=== Source passage ===
In the Minds of Evil is the eleventh studio album by American death metal band Deicide. It was released on November 25, 2013, by Century Media Records. It was the first album to feature guitarist Kevin Quirion and the last to feature guitarist Jack Owen. The album has been described as moving away from the melodic inclinations of the previous few albums and towards an "old school" death metal sound reminiscent of Legion.

Style
Drummer Steve Asheim observed that the album was "a departure from our recent stuff and has more of an old school vibe. Not quite as melodic and very catchy riffs". Asheim elaborated further, explaining that the band wanted Glen Benton's vocals "to sound more old-school. So, it's a bit of the new with a little throwback action". Benton concurred, observing that Deicide has "settled into a permanent lineup and the writing process now is like the writing process was back in the beginning and we’re all showing up and writing the songs together. Everybody has an input and it shows". Benton cited the addition of guitarist Kevin Quirion as critical to In the Minds of Evil.

=== Work instructions ===
(1) Rewrite the Deicide album passage, everything from "In the Minds of Evil is" down to "reminiscent of Legion.", with "full-length record" put in place of "studio album" throughout.
(2) According to the Deicide album passage, on what date was In the Minds of Evil released?

=== Supplied data ===
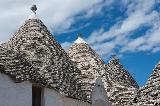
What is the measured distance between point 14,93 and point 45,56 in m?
3.69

=== Completed exercise ===
(1)
In the Minds of Evil is the eleventh full-length record by American death metal band Deicide. It was released on November 25, 2013, by Century Media Records. It was the first album to feature guitarist Kevin Quirion and the last to feature guitarist Jack Owen. The album has been described as moving away from the melodic inclinations of the previous few albums and towards an "old school" death metal sound reminiscent of Legion.

(2) November 25, 2013